If I were to log user IP addresses for each function he/she performs would that slow up the application in any way? For example I might log the last sign-in IP, and because the IP address will be overwritten on next login, I would have to log the IP again in a separate table where he/she posts a message, and again for another site function. Or should I keep a table of the last several IP logins for each user and calculate from there?
Are you already doing logging, and would you simply be adding the IP address in to your existing log entries? If so, this wouldn't make a major impact. It's resolving IP addresses to names that would make a performance impact.
Naturally adding more logging will always mean more writes to a database or log file, and that will slow things down.

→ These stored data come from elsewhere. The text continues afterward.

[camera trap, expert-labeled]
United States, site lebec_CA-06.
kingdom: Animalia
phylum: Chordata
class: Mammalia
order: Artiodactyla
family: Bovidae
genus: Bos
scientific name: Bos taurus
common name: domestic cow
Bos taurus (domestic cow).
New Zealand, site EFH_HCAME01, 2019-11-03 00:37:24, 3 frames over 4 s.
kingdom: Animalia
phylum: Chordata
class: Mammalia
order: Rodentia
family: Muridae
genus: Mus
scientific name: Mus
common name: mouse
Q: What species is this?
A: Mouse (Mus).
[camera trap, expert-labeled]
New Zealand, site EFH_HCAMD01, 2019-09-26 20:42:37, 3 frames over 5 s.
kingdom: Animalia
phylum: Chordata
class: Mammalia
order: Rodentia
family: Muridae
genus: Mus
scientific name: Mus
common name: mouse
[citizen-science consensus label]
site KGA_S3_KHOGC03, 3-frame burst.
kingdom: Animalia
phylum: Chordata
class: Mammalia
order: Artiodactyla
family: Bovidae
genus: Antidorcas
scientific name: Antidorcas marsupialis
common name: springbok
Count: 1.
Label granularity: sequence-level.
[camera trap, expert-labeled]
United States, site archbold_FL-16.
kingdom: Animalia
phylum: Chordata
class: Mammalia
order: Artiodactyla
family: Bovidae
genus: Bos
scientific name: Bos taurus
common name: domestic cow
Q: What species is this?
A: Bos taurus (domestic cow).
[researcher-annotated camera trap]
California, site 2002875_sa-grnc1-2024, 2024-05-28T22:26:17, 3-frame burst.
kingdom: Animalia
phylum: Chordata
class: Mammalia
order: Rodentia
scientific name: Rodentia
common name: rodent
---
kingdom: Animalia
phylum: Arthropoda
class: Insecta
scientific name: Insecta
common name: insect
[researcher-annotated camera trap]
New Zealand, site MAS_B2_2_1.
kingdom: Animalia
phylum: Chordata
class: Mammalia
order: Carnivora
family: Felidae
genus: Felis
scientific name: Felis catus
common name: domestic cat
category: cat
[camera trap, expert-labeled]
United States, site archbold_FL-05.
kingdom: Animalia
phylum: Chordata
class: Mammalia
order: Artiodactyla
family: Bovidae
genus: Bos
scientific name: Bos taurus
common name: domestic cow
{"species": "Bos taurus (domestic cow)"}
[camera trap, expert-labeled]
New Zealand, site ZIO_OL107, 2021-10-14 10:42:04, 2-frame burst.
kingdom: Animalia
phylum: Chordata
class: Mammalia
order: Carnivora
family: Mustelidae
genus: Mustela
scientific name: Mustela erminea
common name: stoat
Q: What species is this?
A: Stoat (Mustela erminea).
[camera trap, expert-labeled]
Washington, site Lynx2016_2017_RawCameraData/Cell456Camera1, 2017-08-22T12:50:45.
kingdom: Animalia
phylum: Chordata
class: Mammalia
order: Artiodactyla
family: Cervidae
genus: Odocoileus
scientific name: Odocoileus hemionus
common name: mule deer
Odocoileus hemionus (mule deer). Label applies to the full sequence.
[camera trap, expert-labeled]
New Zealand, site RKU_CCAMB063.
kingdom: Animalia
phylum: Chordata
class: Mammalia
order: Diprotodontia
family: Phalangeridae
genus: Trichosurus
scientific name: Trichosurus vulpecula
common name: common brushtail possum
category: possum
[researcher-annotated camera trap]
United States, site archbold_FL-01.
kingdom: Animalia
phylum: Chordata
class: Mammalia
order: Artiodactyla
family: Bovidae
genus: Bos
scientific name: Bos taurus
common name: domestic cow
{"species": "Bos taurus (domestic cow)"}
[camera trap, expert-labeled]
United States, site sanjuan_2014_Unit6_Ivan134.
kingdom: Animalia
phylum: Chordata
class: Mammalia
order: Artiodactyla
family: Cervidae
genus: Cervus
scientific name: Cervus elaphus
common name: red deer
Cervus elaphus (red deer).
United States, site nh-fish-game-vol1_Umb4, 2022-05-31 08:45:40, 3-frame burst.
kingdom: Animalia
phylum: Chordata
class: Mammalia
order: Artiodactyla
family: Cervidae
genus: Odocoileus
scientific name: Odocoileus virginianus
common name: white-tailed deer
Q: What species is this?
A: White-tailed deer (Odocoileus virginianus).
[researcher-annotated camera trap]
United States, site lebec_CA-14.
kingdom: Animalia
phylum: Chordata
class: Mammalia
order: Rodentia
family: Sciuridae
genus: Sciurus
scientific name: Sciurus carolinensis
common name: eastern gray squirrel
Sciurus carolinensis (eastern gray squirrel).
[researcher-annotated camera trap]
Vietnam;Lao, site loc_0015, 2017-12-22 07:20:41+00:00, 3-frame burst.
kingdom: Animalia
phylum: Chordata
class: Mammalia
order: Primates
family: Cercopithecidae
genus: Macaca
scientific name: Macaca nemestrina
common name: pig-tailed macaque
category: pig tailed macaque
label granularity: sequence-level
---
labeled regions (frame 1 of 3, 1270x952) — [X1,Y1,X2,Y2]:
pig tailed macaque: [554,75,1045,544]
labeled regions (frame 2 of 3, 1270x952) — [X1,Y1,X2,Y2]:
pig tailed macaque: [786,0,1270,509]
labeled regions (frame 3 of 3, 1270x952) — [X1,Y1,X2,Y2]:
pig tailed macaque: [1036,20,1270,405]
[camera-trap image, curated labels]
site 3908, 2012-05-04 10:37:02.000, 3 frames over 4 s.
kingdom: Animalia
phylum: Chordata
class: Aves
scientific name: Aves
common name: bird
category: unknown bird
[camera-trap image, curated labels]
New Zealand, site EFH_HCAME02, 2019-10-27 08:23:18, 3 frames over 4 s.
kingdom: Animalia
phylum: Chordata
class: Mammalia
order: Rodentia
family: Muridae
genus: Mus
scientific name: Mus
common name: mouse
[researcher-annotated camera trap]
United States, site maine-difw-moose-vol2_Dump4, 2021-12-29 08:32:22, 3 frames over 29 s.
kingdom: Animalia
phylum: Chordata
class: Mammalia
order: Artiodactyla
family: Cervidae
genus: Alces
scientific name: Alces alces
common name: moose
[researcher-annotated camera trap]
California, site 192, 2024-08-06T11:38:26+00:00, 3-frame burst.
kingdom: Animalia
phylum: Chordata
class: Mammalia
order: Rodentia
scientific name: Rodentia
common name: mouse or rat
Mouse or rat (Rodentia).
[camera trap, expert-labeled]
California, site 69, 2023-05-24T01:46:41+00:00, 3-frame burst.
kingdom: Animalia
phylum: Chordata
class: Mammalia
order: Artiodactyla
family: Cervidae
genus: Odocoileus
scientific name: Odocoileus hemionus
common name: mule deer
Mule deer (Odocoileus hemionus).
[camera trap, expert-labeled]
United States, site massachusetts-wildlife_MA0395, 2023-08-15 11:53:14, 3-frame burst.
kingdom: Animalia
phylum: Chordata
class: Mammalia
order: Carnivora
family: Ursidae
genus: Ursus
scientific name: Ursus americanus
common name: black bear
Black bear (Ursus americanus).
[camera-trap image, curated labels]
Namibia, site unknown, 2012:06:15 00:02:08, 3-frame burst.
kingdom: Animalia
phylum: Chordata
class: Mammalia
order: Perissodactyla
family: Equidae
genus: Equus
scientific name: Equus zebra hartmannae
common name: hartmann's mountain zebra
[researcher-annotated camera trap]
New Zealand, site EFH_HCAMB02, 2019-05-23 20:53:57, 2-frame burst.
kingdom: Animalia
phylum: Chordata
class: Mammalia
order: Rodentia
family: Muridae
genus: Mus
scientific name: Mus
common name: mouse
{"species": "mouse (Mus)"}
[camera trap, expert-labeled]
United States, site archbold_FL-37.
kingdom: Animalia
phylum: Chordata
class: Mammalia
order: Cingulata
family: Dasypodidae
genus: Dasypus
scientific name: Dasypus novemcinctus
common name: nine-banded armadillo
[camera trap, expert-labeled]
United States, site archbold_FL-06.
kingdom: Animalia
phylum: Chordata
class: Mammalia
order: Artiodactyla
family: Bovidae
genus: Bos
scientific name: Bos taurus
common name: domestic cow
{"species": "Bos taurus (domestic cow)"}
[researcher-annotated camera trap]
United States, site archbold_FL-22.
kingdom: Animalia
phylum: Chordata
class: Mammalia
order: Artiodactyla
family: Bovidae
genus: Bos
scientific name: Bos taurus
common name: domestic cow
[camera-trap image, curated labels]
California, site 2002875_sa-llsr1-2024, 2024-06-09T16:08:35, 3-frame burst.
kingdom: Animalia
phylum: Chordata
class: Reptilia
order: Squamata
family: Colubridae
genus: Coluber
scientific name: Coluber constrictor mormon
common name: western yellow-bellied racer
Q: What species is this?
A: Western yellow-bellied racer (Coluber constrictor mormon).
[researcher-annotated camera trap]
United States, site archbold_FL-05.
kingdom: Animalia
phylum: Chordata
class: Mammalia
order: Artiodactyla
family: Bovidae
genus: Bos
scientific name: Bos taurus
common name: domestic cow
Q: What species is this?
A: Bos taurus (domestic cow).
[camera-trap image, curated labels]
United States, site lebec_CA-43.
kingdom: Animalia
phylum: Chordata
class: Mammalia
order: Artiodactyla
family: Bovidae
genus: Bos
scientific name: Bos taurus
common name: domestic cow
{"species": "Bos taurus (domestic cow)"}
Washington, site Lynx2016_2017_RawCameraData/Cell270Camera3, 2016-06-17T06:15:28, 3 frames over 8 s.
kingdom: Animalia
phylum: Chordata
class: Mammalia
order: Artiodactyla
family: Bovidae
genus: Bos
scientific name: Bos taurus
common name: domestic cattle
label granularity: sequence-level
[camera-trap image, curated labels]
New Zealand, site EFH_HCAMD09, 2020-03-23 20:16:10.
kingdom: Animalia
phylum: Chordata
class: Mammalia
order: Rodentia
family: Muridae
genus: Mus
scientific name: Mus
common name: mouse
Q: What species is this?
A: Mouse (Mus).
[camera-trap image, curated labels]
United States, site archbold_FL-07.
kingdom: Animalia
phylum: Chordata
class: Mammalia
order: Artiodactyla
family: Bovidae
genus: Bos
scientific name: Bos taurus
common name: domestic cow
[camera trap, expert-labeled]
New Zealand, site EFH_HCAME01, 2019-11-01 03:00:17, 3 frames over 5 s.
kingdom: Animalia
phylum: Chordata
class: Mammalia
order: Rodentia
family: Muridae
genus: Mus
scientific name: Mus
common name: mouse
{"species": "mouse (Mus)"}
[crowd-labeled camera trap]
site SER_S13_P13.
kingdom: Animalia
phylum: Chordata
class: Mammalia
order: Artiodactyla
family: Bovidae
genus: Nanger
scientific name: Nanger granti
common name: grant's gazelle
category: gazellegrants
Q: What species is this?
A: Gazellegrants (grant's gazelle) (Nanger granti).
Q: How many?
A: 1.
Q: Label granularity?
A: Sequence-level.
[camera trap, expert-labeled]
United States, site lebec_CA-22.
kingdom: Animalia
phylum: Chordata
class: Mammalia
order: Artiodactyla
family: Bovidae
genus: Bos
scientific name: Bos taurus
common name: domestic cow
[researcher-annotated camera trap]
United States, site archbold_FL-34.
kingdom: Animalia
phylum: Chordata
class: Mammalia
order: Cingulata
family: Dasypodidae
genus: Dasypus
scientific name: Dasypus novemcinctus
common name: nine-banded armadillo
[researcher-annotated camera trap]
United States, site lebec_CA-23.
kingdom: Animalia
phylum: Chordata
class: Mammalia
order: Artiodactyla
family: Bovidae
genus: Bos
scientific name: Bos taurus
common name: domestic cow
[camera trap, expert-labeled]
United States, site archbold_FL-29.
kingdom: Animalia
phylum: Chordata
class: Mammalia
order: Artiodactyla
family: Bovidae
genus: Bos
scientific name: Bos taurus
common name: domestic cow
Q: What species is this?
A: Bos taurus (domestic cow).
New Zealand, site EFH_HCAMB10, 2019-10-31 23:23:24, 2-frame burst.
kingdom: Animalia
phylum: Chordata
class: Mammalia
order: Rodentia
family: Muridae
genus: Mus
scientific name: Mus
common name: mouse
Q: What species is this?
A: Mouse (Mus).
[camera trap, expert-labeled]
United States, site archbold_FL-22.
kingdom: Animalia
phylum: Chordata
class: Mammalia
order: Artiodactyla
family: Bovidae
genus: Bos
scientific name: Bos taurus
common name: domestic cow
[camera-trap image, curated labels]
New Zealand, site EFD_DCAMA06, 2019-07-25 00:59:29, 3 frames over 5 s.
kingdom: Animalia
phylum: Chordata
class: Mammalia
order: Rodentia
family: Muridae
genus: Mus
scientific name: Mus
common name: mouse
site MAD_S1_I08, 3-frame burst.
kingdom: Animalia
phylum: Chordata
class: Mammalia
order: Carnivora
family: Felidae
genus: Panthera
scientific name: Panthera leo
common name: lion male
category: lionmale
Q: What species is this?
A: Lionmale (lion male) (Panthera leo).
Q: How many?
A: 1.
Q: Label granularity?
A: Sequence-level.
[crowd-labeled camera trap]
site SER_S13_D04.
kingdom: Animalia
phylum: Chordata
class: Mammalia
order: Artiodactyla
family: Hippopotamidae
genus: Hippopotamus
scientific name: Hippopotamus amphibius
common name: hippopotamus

The real question is what you want to use this for. Presumably it's not just about tracking who posted a message, etc. -- you clearly are using some kind of authentication, so presumably you know who posted the message. What are you using IP address for?
If you're trying to establish a history of what the user does then this is probably not a bad way to go about it. The cost depends on the cost of looking up the IP (probably trivial if it is a web application as that information is already known) and of writing a log to the database. Unless you're using some sort of nifty AJAX then simply logging page views is probably sufficient.
Answering the question, I'd say that, no, including the IP address in your logging, wouldn't slow down or add any additional cost to the logging mechanism. Presuming you're already logging things like:
- datetime
- URLs accessed
- screen res/OS/browser
The bigger question that's raised is: how often should you log the visit?
- every pageload?
- every IP address change?
Imagine you're on a website both on your PC and a mobile device. Forget the specifics really, imagine you've got two different sessions.
I'd say it's back to the business rules or needs.
So to directly answer your question, yes, adding any logging step will be slower than not having logged anything. However, for the most part it is a inconsequential cost. I suggest creating a user log table or log file that you only append to. That way your application can just insert into the table without having to process an update statement. You can always just clean out old data in a separate process as you see fit.
Perhaps using MDC for that purpose would reduce number of times you seek the IP address at different places in the code. Or even better, stick session ID into MDC and then follow that particular session, it's always easy to find out which IP the session corresponds to.